BBQ Jerk Style Chicken and Mango Glazed Sausages
with Chilli & Coriander Sweet Potatoes and Charred Sweetcorn Slaw
This BBQ Jerk Style Chicken and Mango Glazed Sausages is a luxurious dinner night option, made with premium ingredients for a real taste of luxury at home!
Boxes and ingredients are packed in facilities that handles Peanut, Nuts, Sesame, Fish, Crustaceans, Milk, Egg, Mustard, Celery, Soya, Gluten and Sulphites. Due to the war in Ukraine, it has been necessary to substitute sunflower oil with rapeseed oil in some products without a label change. The FSA have advised that allergic reactions to rapeseed oil are rare.
Caribbean Style Jerk
Not included in your delivery
Olive Oil for the Marinade
Olive Oil for the Drizzle
Preheat your oven to 240°C/220°C fan/gas mark 9.
Halve the sweet potatoes lengthways and pop them onto a baking tray. Drizzle with oil and season with salt and pepper. Rub the oil over the potatoes, then lay them cut-side up.
When the oven is hot, roast on the top shelf until tender and a knife slips in easily, 30-40 mins.
Meanwhile, halve the lime. Roughly chop the coriander (stalks and all). Halve the red chilli lengthways, deseed, then finely chop (see ingredients for amount). Peel and grate the garlic (or use a garlic press). Drain the sweetcorn in a sieve.
In a medium bowl, mix together the honey, Caribbean style jerk, garlic and olive oil for the marinade (see pantry for amount) with a good squeeze of lime juice. Season with salt and pepper. TIP: If your honey has hardened, pop it in a bowl of hot water for 1 min.
Add the chicken breasts and turn to coat them in the marinade, then set aside. IMPORTANT: Wash your hands and equipment after handling raw chicken and its packaging.

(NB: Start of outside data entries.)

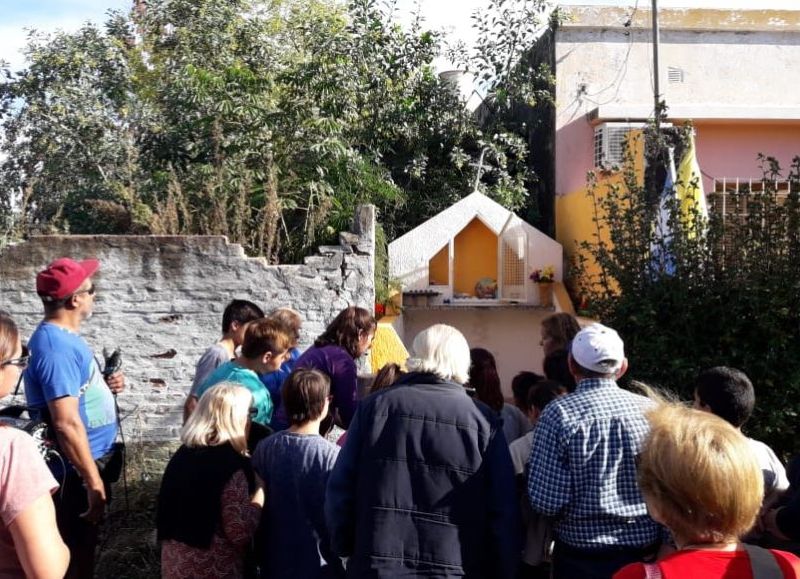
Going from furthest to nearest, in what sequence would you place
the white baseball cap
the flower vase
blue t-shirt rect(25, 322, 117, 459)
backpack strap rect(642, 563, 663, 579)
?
the flower vase, blue t-shirt rect(25, 322, 117, 459), the white baseball cap, backpack strap rect(642, 563, 663, 579)

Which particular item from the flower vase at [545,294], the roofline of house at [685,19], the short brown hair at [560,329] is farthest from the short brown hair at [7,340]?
the roofline of house at [685,19]

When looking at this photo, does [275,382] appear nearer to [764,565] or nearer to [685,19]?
[764,565]

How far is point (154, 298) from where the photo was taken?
7969mm

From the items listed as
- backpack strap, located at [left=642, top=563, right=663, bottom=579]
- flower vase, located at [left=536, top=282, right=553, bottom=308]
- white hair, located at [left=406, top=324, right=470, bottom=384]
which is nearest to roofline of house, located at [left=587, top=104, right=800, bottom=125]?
flower vase, located at [left=536, top=282, right=553, bottom=308]

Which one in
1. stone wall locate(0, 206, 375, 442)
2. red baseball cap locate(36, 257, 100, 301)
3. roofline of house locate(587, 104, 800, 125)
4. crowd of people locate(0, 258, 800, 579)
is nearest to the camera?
crowd of people locate(0, 258, 800, 579)

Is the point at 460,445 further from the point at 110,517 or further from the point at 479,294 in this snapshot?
the point at 479,294

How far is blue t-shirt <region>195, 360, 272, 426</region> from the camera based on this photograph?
4516 millimetres

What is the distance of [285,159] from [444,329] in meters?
6.89

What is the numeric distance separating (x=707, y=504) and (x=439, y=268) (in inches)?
376

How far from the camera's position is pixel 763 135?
1316 centimetres

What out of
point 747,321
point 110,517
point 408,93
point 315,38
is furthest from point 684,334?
point 315,38

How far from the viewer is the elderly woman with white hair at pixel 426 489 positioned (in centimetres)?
319

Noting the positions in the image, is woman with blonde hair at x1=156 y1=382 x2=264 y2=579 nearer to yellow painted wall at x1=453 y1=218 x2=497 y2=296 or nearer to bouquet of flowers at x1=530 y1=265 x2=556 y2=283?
bouquet of flowers at x1=530 y1=265 x2=556 y2=283

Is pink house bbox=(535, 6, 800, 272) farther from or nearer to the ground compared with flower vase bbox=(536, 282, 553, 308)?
farther from the ground
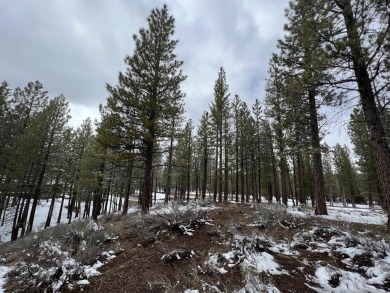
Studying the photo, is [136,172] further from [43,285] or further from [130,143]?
[43,285]

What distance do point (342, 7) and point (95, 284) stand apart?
33.6 ft

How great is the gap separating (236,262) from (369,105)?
5825mm

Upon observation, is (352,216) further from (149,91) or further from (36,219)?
(36,219)

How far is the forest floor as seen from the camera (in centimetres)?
391

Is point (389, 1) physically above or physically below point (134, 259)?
above

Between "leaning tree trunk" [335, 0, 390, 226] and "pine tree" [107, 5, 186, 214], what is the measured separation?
799 cm

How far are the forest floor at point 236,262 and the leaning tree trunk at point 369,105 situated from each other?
1777mm

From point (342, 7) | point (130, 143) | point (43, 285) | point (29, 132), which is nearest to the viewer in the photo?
point (43, 285)

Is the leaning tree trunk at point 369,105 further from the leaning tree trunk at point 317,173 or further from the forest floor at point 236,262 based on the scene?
the leaning tree trunk at point 317,173

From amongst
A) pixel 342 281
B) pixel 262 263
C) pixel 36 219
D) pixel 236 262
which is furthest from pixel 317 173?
pixel 36 219

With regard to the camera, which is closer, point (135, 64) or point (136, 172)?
point (135, 64)

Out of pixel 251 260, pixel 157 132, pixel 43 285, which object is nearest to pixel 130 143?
pixel 157 132

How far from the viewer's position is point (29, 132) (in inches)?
657

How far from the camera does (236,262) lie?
15.4 ft
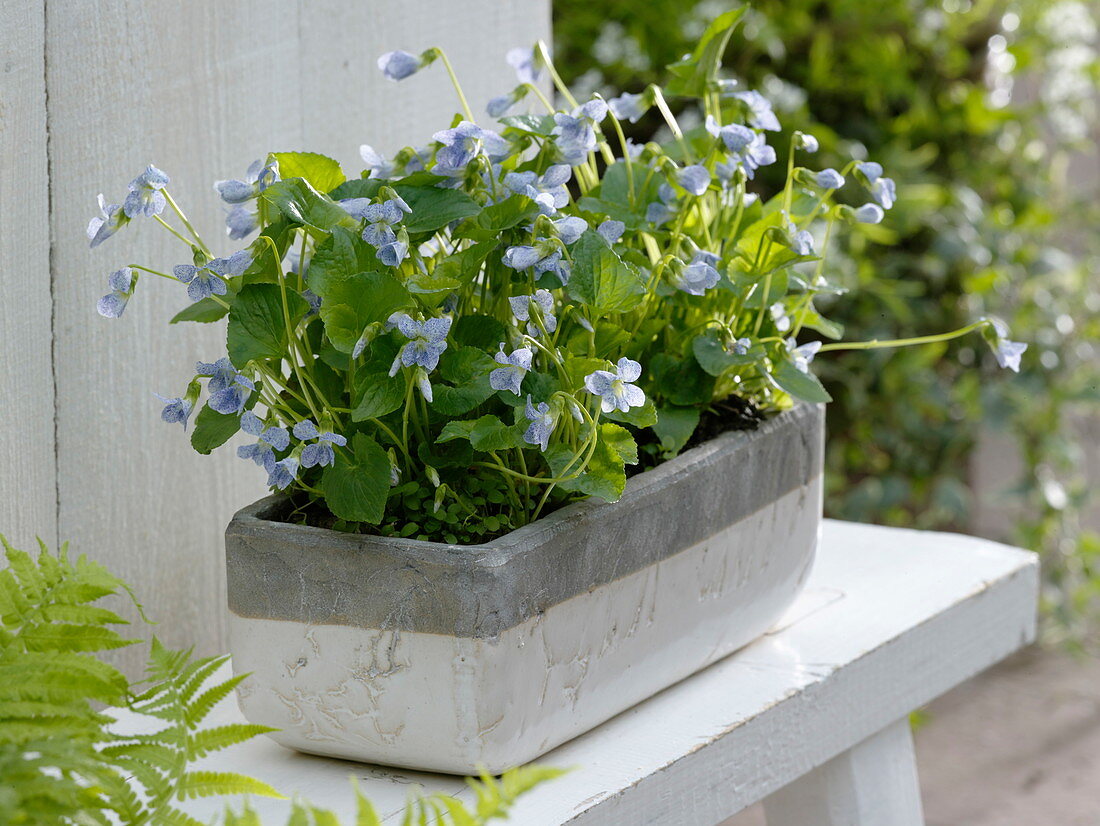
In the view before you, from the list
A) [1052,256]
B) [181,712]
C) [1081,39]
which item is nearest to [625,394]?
[181,712]

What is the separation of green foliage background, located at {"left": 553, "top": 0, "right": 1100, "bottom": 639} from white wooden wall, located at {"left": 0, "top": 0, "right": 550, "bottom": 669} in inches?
48.3

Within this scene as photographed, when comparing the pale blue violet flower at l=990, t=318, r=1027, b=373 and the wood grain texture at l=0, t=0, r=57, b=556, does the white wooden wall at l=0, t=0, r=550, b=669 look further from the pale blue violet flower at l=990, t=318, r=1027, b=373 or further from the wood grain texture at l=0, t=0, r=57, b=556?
the pale blue violet flower at l=990, t=318, r=1027, b=373

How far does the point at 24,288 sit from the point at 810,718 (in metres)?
0.48

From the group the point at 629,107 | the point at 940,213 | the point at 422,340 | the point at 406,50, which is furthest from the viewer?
the point at 940,213

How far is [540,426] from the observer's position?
539 millimetres

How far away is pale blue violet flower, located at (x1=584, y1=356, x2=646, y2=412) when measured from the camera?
0.54m

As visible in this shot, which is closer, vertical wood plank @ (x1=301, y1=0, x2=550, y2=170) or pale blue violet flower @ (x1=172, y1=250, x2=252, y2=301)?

Pop the sausages onto one side of another baking tray. Bake on the middle shelf of your oven until golden brown and cooked through, 20-25 mins. Turn halfway through. Alternatively, cook them on the BBQ if you'd prefer! IMPORTANT: Wash your hands and equipment after handling raw meat.
Meanwhile, heat a large frying pan on medium-high heat (no oil).
Once hot, add the sweetcorn and cook until charred, 5-6 mins. Stir only twice during this time - you want the sweetcorn to pick up some nice colour. Transfer to a medium bowl.
Pop the (now empty) pan back on medium-high heat (no oil).
Once hot, lay the marinated chicken into the pan and cook until browned and slightly charred, 3-5 mins each side.
Once browned, transfer to the other side of the sausage baking tray and roast for the remaining time until cooked through, 10-15 mins. IMPORTANT: The chicken and sausages are cooked when no longer pink in the middle.
When cooked, remove from your oven, cover with foil and allow to rest for a couple of mins. Alternatively, you can BBQ them!
Meanwhile, add the coleslaw mix to the bowl of sweetcorn. Stir in the soured cream, half the coriander and a squeeze of lime juice. Season, mix well, then taste and add more salt, pepper and lime juice if needed. Set aside.
Just before the sausages are cooked, drizzle them with the mango chutney, turning to coat, then cook for the remaining time.
In another bowl, add the red chilli, olive oil for the drizzle (see pantry for amount), remaining coriander and a good squeeze of lime juice and stir together. Season to taste.
When everything's ready, spoon the chilli & coriander drizzle over the cut sides of the baked sweet potatoes, then share them between your plates. Squeeze over some lime juice.
Slice the jerk style chicken widthways into 1cm thick slices, then plate up with the glazed sausages and charred sweetcorn slaw alongside.
Serve with any remaining lime cut into wedges for squeezing over.